Floyd Wallace had not been nearly as lucky. He had been sprawled against a wall and the exploding shrapnel had turned his body into a shapeless mass of bloody, quivering flesh, barely recognizable as having once been human. There was nothing left of his face, just blood, gristle and bone.

Voices began calling inquisitively in the first seconds of silence after the explosion, as the night-shrouded orphanage began waking up and responding.

Bolan heard retching.

Lana had pulled herself up enough to see the carnage in the room, and now she was back on hands and knees and had emptied her stomach into the debris that littered the floor.

He reached down, took her arm and hauled her to her feet, shaking her roughly, trying to break through her shock.

"Lana, come on!
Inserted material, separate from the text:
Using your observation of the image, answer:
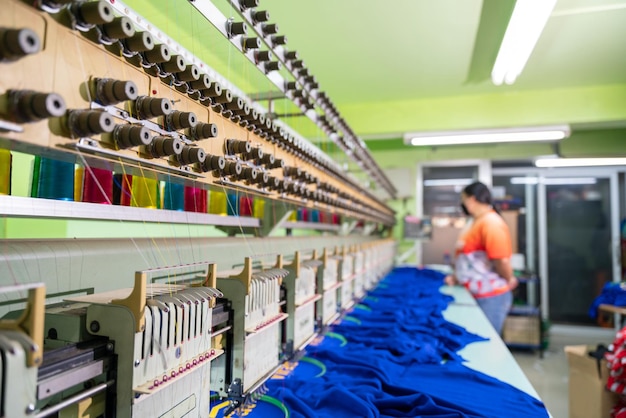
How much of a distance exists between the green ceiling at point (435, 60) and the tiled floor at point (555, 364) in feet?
10.1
The Parelli family is cleaning house, and Wallace was on their list. We've got to get out of here."

Lana shook her head numbly, carefully averting her eyes from the corpse, then she seemed to come alert and realize something with a gasp. She broke away from him and ran toward the door.

"The children! We have to save the children!"

Hysteria and shock still gripped her, and Bolan hardly blamed her.

This sort of thing was his life.

Most men and women are not accustomed to rooms blowing up around them and to seeing bloodied remains of what a blink earlier had been a living, breathing person.

He started after her, reaching the hallway, when a bullet sang past his ear.

He spun, the Beretta in his hand. He spotted a man with a pistol at the other end of the hall. Bolan triggered off two quick shots.

Both hot 9 mm sizzlers zapped into the gunman's chest. The guy flopped backward against a wall.

Bolan was on his way again before the dead man hit the floor.

Lana was out of sight now.

The lobby, toward which she had been heading, was buzzing with people, including a few kids in their nightclothes, diving for cover at the sounds of gunfire.

He heard automatic weapons fire from outside. He wheeled and charged out through the door by which he and the woman had entered a few short minutes ago. He burst out into the night.

A few yards from him, someone writhed on the ground in agony.

Bolan ran to the figure, saw it was a man and knelt beside him, occasionally glancing around.

"Where are you hit?" Bolan asked sharply, trying to break through the other man's pain.

The guy wore a stethoscope and white smock: one of the institution's medical staff.

The wounded man looked up at Bolan, clearly surprised to see him. His eyes took in the blacksuit underneath the overcoat and the weapon held ready in Bolan's fist.

"Leave... leave the kids alone, damn you!" he gasped.

"I'm not going to hurt the kids," Bolan assured him firmly. "How bad are you hit?"

The medic was grasping his right leg. There was a spreading red stain on his smock.